The Risk Management for Third-Party Cloud Services Standards Drafting Team is off to a running start this year. I say “start”, because during the 5-6 months that the SDT met last year, they didn’t even start to draft any standards. Instead, they were doing what NERC drafting teams sometimes do: re-think the Standards Authorization Request (SAR) that forms their “charter”. They spent the entire fall discussing what they are going to discuss when they start drafting the new (or revised) cloud standards.
There is nothing wrong with doing this, especially when the
SDT has an especially weighty burden – and it’s hard to think of a NERC CIP SDT
that’s had a weightier burden than this one has, except perhaps the team (called
“CSO706” for Cyber Security Order 706) that drafted CIP versions 2,3,4 and 5. In
fact, one member of that team, Jay Cribb, is a member of the cloud team. The
CSO706 team first met in 2008. Their last “product”, CIP version 5 (essentially,
the version that’s still in effect today), came into effect in 2016.
In my opinion, one essential attribute for any requirements they
create is that they be risk-based. That’s my term, but NERC refers to them as “performance-based”.
While some CIP requirements today are truly risk-based (even though they may
not mention the word “risk”), others are not.
In fact, a small number of CIP requirements like CIP-007 R2
patch management and CIP-010 R1 configuration management are highly
prescriptive, and require compliance on the physical or virtual device level.
Cloud service providers don’t track systems based on the device on which they
reside, since doing so would require breaking the cloud model. This means they
will never be able to provide the evidence required for a NERC entity customer
to prove compliance with these prescriptive requirements.
This is why I think all CIP requirements going forward, but
especially requirements having to do with use of the cloud, need to be risk-based,
and can’t refer (even implicitly) to devices at all. In fact, since CIP v5 came
into effect in 2016, I believe that all subsequent CIP requirements and some entire
standards, including CIP-012, CIP-013, CIP-014, CIP-003-2, CIP-010-4 and
others, have been risk-based (some more than others, truth be told).
The problem with risk-based NERC CIP requirements today is
there has been very little guidance to NERC entities or Regional auditors on
how to comply with or audit risk-based CIP requirements. This was most vividly
demonstrated in the Notice of Proposed Rulemaking (NOPR) that FERC issued in
September regarding CIP-013, which is an entirely risk-based standard. In my post
on the NOPR, I quoted the following section found near the end:
…we are concerned that the existing SCRM Reliability
Standards lack a detailed and consistent approach for entities to develop
adequate SCRM (supply chain risk management) plans related to the (1)
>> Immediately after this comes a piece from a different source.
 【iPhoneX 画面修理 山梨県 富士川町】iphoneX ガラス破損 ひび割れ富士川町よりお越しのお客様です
identification of, (2) assessment of, and (3) response to supply chain
risk. Specifically, we are concerned that the SCRM Reliability
Standards lack clear requirements for when responsible entities should perform
risk assessments to identify risks and how those risk assessments should be
conducted to properly assess risk. Further, we are concerned that
the Reliability Standards lack any requirement for an entity to respond to
supply chain risks once identified and assessed, regardless of severity.
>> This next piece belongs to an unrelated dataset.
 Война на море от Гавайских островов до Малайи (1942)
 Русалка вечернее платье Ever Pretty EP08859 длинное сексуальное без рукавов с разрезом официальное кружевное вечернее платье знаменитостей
In other words, FERC issued the NOPR because they do not
think NERC did a good job of drafting either CIP-013-1 or CIP-013-2. They are
considering ordering NERC to revise CIP-013 so it truly requires NERC entities
to develop and implement a supply chain cyber risk management plan.
I agree with FERC’s opinion, but I want to point out that
just asking NERC to re-draft CIP-013 will not necessarily fix the problem. This
is because today NERC entities don’t know how to comply with a risk-based
standard within the NERC auditing framework. It is also because most CIP
auditors have limited experience in auditing risk-based requirements.
Rather than repeat this sorry story with the new cloud
standards, it’s important that NERC and the Regions figure out how risk-based
requirements can be audited.
What I call risk-based requirements are what NERC calls
“objective-based” requirements. I used to think the two terms were synonymous,
but I now realize they’re complementary. A requirement to achieve an objective inherently
requires the entity to identify risks it faces; the entity must formulate a plan
to assess those risks and mitigate them. Of course, “mitigate” doesn’t mean
“eliminate”; it just means “make better”. Since no entity has unlimited
resources available, a plan to mitigate risks will always leave some risk on the
table; of course, that is called residual risk.
This will be easier to understand if we make up an example.
Suppose a contractor has agreed to build a new building. The customer requires
them to develop a plan to identify and mitigate the risks that could prevent
them from finishing the building on time: inclement weather, materials
shortages, etc.
The contractor lists all the risks, assesses the likelihood
that each risk will be realized, and determines the impact (in this case, days
of delay) if the risk is realized. For each risk, the contractor multiplies
likelihood times impact and determines the expected delay if the risk is
realized.
In this example, the objective is finishing the building on
time, while the risks are the different possible causes of delay. So, “risk-based”
and “objectives-based” always go hand in hand. If you’re required to achieve any
objective, you always must mitigate risks, and if you need to mitigate risks,
the only way you can identify them is to know the objective you’re trying to
achieve. If there’s no objective, there’s no risk and vice versa.
In the case of CIP-013, the objective is to secure BES Cyber
Systems (and also EACMS and PACS) by making sure the suppliers of those systems
follow secure policies and practices. Of course, the risks have to do with
suppliers not following secure policies and practices – for example, in software
development or adequately vetting their employees.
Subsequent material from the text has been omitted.